For example, cannabis operators who purchase commercial property or liability insurance from a major insurer may have policies that — counterintuitively — exclude cannabis
“When it comes to insurance there is no substitute for reading the policy,” said Michael Sampson, partner in the Insurance Recovery Group of Reed Smith LLP in Pennsylvania.
Horst noted that “because of jurisdictional rules, every one of these coverage disputes ends up in federal court.”
That’s not good, because cannabis operators are treated akin to heroin dealers in federal court.
“Just within the past year, one carrier attempted to rely on the ‘contraband’ exclusion to avoid covering property damage to a greenhouse grow operation that it knowingly insured,” he said.
That case was The Green Earth Wellness Center, LLC v. Atain Specialty Insurance Company, in 2016 in Colorado. Atain argued in federal court it didn’t owe commercial property and general liability insurance policy claims after a fire and robbery at Green Earth, because it argued pot was federal “contraband”.
That court rejected Atain’s argument, but Green Earth’s policy excluded its crop. Another district court in Hawaii upheld the contraband exclusion in a similar case.
Horst said a very small handful of insurers are “aggressively” marketing to cannabis business through affiliates. And since the pool of pot insurers is so small, a few insurers may be facing a record amounts of claims, and seek to wriggle out of them. Most farms that burned probably had anywhere from $250,000 to one million dollars of product, said Tim Blake, an industry expert based in Laytonville, CA. and operator of The Emerald Cup.

→ INFORMATION SUPPLIED:
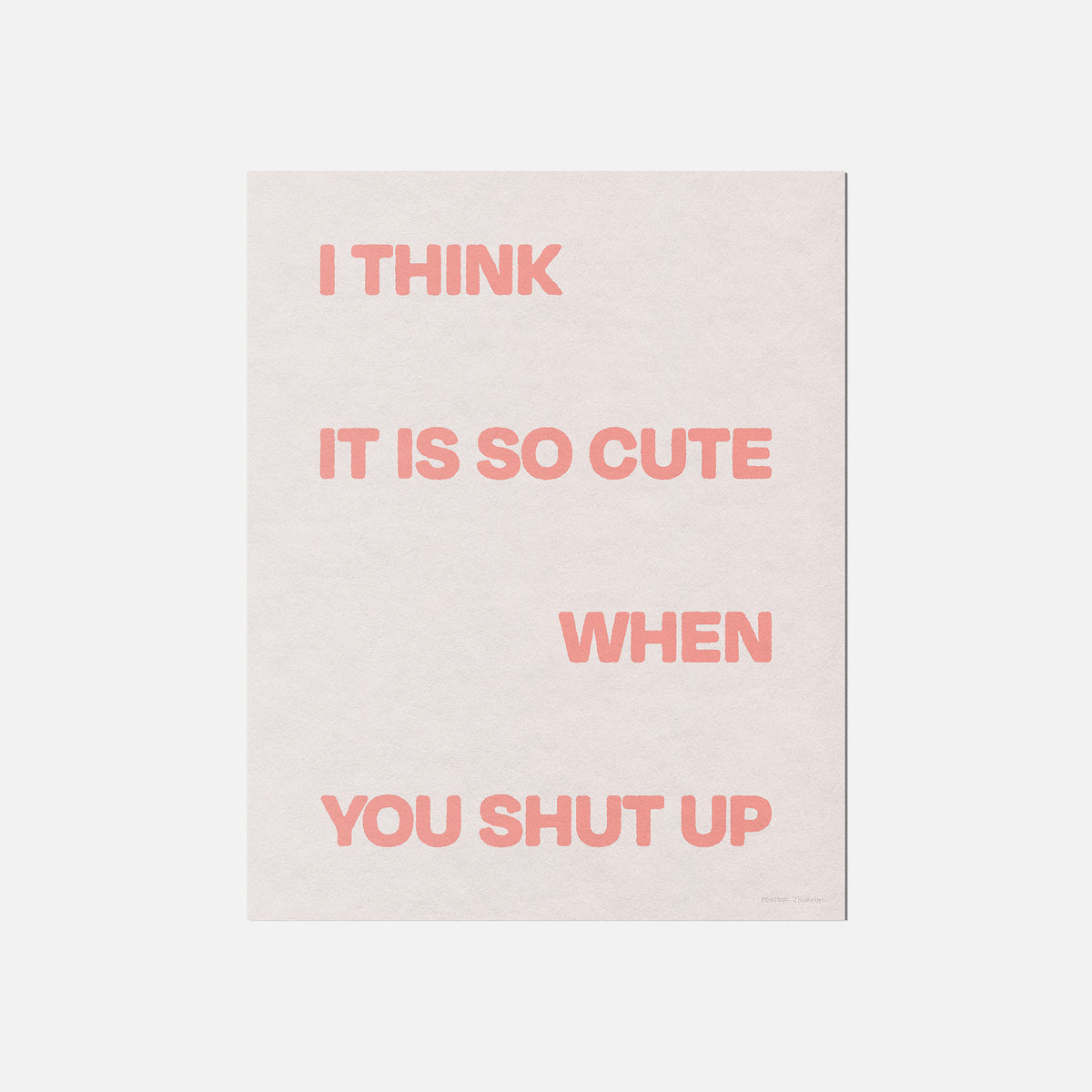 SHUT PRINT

→ PROBLEM DESCRIPTION: Rewrite the cannabis insurance text beginning at the words "That case was" and ending after "a similar case.", putting "prohibited goods" in place of "contraband".

→ PROBLEM SOLUTION:
That case was The Green Earth Wellness Center, LLC v. Atain Specialty Insurance Company, in 2016 in Colorado. Atain argued in federal court it didn’t owe commercial property and general liability insurance policy claims after a fire and robbery at Green Earth, because it argued pot was federal “prohibited goods”.
That court rejected Atain’s argument, but Green Earth’s policy excluded its crop. Another district court in Hawaii upheld the prohibited goods exclusion in a similar case.